--- Problem to work on ---
Write down each distinct email address that appears in the patch email below, listing each one only once.

--- Selection ---
-------

[PATCH] arm: Fix mve_vshlq* [PR99593]

Fri Mar 19 12:09:08 GMT 2021

> -----Original Message-----
> From: Jakub Jelinek <jakub@redhat.com>
> Sent: 18 March 2021 10:08
> To: Richard Earnshaw <Richard.Earnshaw@arm.com>; Ramana
> Radhakrishnan <Ramana.Radhakrishnan@arm.com>; Kyrylo Tkachov
> <Kyrylo.Tkachov@arm.com>
> Cc: gcc-patches@gcc.gnu.org; Christophe Lyon <christophe.lyon@linaro.org>
> Subject: [PATCH] arm: Fix mve_vshlq* [PR99593]
> 
> Hi!
> 
> As mentioned in the PR, before the r11-6708-
> gbfab355012ca0f5219da8beb04f2fdaf757d34b7
> change v[al]shr<mode>3 expanders were expanding the shifts by register
> to gen_ashl<mode>3_{,un}signed which don't support immediate
> CONST_VECTOR
> shift amounts, but now expand to mve_vshlq_<supf><mode> which does.
> The testcase ICEs, because the constraint doesn't match the predicate and
> because LRA works solely with the constraints, so it can e.g. from
> REG_EQUAL
> propagate there a CONST_VECTOR which matches the constraint but fails
> the
> predicate and only later on other passes will notice the predicate fails
> and ICE.
> 
> Fixed by adding a constraint that matches the immediate part of the
> predicate.
> 
> Bootstrapped/regtested on armv7hl-linux-gnueabi (both the whole patch and
> just the testcase to verify the test in its current form FAILs with
> unmodified trunk), ok for trunk?

Ok.
Thanks,
Kyrill

> 
> 2021-03-18  Jakub Jelinek  <jakub@redhat.com>
> 
> 	PR target/99593
> 	* config/arm/constraints.md (Ds): New constraint.
> 	* config/arm/vec-common.md (mve_vshlq_<supf><mode>): Use
> w,Ds
> 	constraint instead of w,Dm.
> 
> 2021-03-18  Christophe Lyon  <christophe.lyon@linaro.org>
> 
> 	* g++.target/arm/pr99593.C: New test.
> 
> --- gcc/config/arm/vec-common.md.jj	2021-01-29 11:54:15.650661610
> +0100
> +++ gcc/config/arm/vec-common.md	2021-03-15 10:50:26.570150770
> +0100
> @@ -299,7 +299,7 @@ (define_expand "movmisalign<mode>"
>  (define_insn "mve_vshlq_<supf><mode>"
>    [(set (match_operand:VDQIW 0 "s_register_operand" "=w,w")

-------

--- Listing ---
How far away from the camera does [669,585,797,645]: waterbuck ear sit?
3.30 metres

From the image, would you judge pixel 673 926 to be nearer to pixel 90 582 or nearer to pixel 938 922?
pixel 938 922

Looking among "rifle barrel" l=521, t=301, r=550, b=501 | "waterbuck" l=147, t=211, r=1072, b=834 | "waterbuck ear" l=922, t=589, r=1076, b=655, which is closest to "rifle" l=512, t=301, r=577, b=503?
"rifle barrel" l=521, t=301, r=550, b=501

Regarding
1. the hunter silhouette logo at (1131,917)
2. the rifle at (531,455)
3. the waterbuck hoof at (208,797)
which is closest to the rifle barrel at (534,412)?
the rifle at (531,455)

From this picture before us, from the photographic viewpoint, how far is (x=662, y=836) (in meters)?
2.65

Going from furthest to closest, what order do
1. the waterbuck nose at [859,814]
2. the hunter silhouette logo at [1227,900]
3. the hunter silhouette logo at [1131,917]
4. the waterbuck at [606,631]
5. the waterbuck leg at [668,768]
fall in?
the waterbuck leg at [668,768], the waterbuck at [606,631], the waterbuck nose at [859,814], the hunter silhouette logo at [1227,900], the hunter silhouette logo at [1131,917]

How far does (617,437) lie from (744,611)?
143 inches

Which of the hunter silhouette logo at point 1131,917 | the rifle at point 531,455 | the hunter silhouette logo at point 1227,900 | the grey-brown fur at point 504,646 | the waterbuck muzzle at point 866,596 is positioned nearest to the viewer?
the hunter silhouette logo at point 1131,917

-------

--- Finished exercise ---
- jakub@redhat.com
- Richard.Earnshaw@arm.com
- Ramana.Radhakrishnan@arm.com
- Kyrylo.Tkachov@arm.com
- gcc-patches@gcc.gnu.org
- christophe.lyon@linaro.org